■ EXTRACT TO READ
8.5.3 2D CFL Condition

The stability limit in 2D is more restrictive than 1D: \[ c \Delta t \leq \frac{1}{\sqrt{\frac{1}{\Delta x^2} + \frac{1}{\Delta y^2}}} \tag{8.33}\]

For a uniform grid (\(\Delta x = \Delta y = h\)): \[ c \Delta t \leq \frac{h}{\sqrt{2}} \approx 0.707 h \]

This means the maximum Courant number is \(1/\sqrt{2} \approx 0.707\), compared to 1.0 in 1D. The solver enforces this:

>>> from src.em import solve_maxwell_2d
>>> solve_maxwell_2d(Lx=1.0, Ly=1.0, Nx=100, Ny=100, T=1e-9, CFL=0.9)
ValueError: CFL=0.9 > 1/sqrt(2) ~ 0.707 violates 2D stability condition

8.5.4 Perfectly Matched Layer (PML)

Simple ABCs like Mur’s condition work poorly in 2D because waves approach boundaries at various angles. The Perfectly Matched Layer (PML), introduced by Berenger in 1994 (Berenger 1994), provides a much more effective solution.

■ JOB
Answer these questions using the text on the 2D CFL condition and the Perfectly Matched Layer:
1. What is the maximum Courant number in 2D?
2. What type of error does the solver raise when called with CFL=0.9?
3. Who introduced the Perfectly Matched Layer, and in what year?

■ ENTRIES
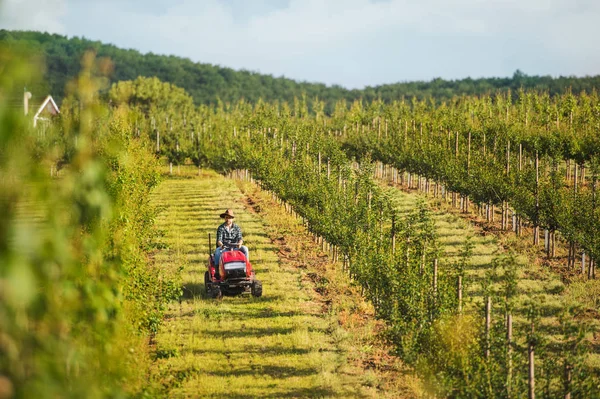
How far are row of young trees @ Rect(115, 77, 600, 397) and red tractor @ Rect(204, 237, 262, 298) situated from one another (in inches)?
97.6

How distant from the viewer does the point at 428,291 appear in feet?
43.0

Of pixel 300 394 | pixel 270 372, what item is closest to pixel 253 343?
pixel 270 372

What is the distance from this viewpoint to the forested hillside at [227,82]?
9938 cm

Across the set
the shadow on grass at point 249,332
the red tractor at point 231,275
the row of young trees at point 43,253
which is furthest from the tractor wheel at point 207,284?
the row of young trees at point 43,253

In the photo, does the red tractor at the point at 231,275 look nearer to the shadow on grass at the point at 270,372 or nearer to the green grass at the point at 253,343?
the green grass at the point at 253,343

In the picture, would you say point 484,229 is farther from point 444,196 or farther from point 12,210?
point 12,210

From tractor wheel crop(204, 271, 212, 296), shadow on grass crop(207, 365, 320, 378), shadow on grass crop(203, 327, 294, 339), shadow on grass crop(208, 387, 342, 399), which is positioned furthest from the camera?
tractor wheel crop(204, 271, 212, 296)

==

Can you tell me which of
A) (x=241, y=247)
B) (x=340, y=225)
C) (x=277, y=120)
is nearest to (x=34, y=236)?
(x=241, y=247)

* * *

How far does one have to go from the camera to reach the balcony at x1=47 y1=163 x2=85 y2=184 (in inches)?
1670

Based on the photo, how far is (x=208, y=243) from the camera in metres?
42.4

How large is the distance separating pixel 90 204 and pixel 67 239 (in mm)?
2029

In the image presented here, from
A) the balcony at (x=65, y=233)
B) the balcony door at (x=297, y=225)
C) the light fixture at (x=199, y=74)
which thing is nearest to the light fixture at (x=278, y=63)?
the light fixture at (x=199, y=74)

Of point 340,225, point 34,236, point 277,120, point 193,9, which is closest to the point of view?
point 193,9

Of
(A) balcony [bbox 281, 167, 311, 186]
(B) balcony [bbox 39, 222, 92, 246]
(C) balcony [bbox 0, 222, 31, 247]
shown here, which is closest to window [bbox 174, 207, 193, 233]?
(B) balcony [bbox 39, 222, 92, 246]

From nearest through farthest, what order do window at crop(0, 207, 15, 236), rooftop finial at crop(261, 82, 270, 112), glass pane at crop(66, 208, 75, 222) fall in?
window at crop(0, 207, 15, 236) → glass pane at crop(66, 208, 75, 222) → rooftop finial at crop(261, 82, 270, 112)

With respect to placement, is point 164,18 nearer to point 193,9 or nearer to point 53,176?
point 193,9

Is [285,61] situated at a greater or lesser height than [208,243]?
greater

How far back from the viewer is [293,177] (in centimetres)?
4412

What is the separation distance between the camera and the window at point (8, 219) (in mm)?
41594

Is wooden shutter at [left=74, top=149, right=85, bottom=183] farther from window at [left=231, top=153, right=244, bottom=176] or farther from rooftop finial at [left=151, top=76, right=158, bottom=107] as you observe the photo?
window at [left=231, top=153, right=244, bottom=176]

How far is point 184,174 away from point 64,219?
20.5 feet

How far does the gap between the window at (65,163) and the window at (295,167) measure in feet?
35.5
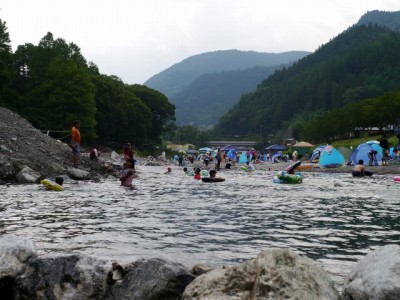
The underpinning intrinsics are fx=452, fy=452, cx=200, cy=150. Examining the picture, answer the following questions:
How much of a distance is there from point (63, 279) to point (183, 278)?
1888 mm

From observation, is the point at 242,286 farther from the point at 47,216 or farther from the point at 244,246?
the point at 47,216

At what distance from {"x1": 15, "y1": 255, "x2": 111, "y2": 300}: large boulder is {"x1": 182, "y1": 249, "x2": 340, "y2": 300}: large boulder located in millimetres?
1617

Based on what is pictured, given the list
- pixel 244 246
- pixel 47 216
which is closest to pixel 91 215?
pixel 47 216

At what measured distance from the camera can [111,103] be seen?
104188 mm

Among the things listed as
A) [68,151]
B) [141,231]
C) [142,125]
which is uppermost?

■ TASK RESULT
1. \(1/\sqrt{2} \approx 0.707\)
2. ValueError
3. Berenger, in 1994